Next morning, just before daybreak, we heard a lion killing close to the water. After day had fully broken, I went down and found some hyenas breakfasting on the remains of a waterbuck.
Sleep's worst enemy in the Low Country was the hyena. The voice of this beast is horrible; it begins with a guttural growl and ends with a high-pitched screech. Although cowardly to a degree, hyenas would often come to within less than a hundred yards of the fire. Occasionally they might be heard on several sides at once, uttering their unspeakable yells. We always noticed that the smell of roast meat attracted them; when meat was boiled, they were not nearly so troublesome. A shot would always send them scampering to a distance, but cartridges were not things to be wasted by the traveler in the Low Country.
On arriving at Lourenco Marques in 1874 I met a man named Good, whom I had known slightly up country. I have been told but I do not guarantee the statement that he was the original of Rider Haggard's "Allan Quatermain." From Good I heard sad news; poor Pat Foote, one of my best friends, had died in the fortress during the previous night. I went up at once to see his remains; they lay on a wretched truckle-bed in a dingy cell.
The funeral took place that afternoon. The grave was dug among some cocoanut palms out beyond the fetid swamp which lay in those days a crescent of foulness on three sides of the town. A wall separated the swamp from the houses, and over this wall the sewage used to be cast. Poles, bearing human heads, stuck out here and there. The swamp was crossed by a causeway.
The proceedings were marked by a melancholy lack of dignity. Several of those forming the cortege were drunk. Among them was a Portuguese officer. The military guard at the causeway gate failed to present arms, so the officer rushed at the men and belabored them with a stick. However, poor Foote was too sound asleep to be disturbed by such trifles. I wonder whether, besides myself, any who took part in those squalid obsequies are alive. I believe the palms which shaded that lonely grave have been long since cut down and that the town has extended over the site.
In the early part of 1875, after I left "The Reef," I worked for a short time near the head of the creek. One day a friend named McCallum came and showed me a piece of gold he had picked up on a headland which jutted over the Blyde River near Peach tree Creek. Next day was Sunday, so we went together to the spot and took a prospect.
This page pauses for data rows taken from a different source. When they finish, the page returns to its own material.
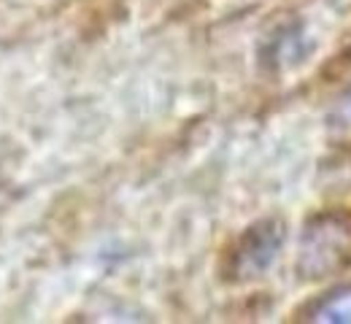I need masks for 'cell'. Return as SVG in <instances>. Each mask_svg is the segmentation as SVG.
I'll use <instances>...</instances> for the list:
<instances>
[{
    "label": "cell",
    "instance_id": "obj_2",
    "mask_svg": "<svg viewBox=\"0 0 351 324\" xmlns=\"http://www.w3.org/2000/svg\"><path fill=\"white\" fill-rule=\"evenodd\" d=\"M284 238H287V230H284V222L278 219H265L260 225L249 227L232 251V262H230L232 278L260 276L276 260L278 249L284 246Z\"/></svg>",
    "mask_w": 351,
    "mask_h": 324
},
{
    "label": "cell",
    "instance_id": "obj_1",
    "mask_svg": "<svg viewBox=\"0 0 351 324\" xmlns=\"http://www.w3.org/2000/svg\"><path fill=\"white\" fill-rule=\"evenodd\" d=\"M351 268V205L311 216L300 235L298 273L306 281L338 276Z\"/></svg>",
    "mask_w": 351,
    "mask_h": 324
},
{
    "label": "cell",
    "instance_id": "obj_3",
    "mask_svg": "<svg viewBox=\"0 0 351 324\" xmlns=\"http://www.w3.org/2000/svg\"><path fill=\"white\" fill-rule=\"evenodd\" d=\"M308 319L311 322H332V324L351 322V286L338 289V292L327 295L322 303H316Z\"/></svg>",
    "mask_w": 351,
    "mask_h": 324
}]
</instances>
The result was most encouraging; not alone was there a good yield for the amount of wash we had panned, but the quality of the gold suggested that it belonged to a genuine lead. Next morning we struck our tents and moved down to the scene of the discovery. As the area was not far enough from the nearest proclaimed diggings to entitle us to an extended miner's right, we just marked out a claim apiece and made no report of the matter. We pitched our tents in a little grove of peach-trees below the bluff, close to the river bank.
The thing was a "surface" proposition; that is to say, the wash was only a few inches deep; it lay on a soft slate bottom. We fixed our sluice box in a rapid of the river which was some two hundred yards from the claim, and was reached by a footpath we scarped down the face of the bluff. We hired a couple of boys to carry down the wash. I did the pick and shovel work, which included the filling of the gunny-bags. McCallum washed out each installment as it arrived. This was the easiest contract I ever took on; it meant about one minute's work alternating with nearly ten minutes' rest, all day long. The first couple of days' work gave splendid results; from the gravel cleared off a space about eight feet square we got, so far as I can remember, about a pound weight of gold.
Naturally, we considered that at length our fortunes were made. Our claims measured together forty five thousand square feet, the area we had cleared was but sixty four. The latter number, when worked into the former, went nearly seven hundred times. And the surface appeared to be exactly the same over the whole area.
Assuming that any reliance could be placed on arithmetic, we were potential capitalists. We began to speculate as to what we would do with our money. 14,000 apiece was a large sum. I think McCallum decided to go to Scotland, there to recommence some lawsuit he had been obliged to drop for want of funds. My own firm intention was to organize an expedition to the Zambezi not to go "foot-slogging," as I had been doing in the Low Country, but with properly equipped wagons, the most modern armament, salted horses and all the rest of it. Well, for one night, at all events, we enjoyed ourselves. I do not think we slept at all.
But we never found so much as another half-ounce of gold in those claims; we had struck the one little "patch" they contained. We hired more boys, we ran prospecting trenches in every direction, we worked late and early often carrying the bags of wash down the scarped footpath ourselves, long after the boys had knocked off. But all was in vain. Our pound of gold melted like an icicle in the sun. We were, in local parlance, "bust."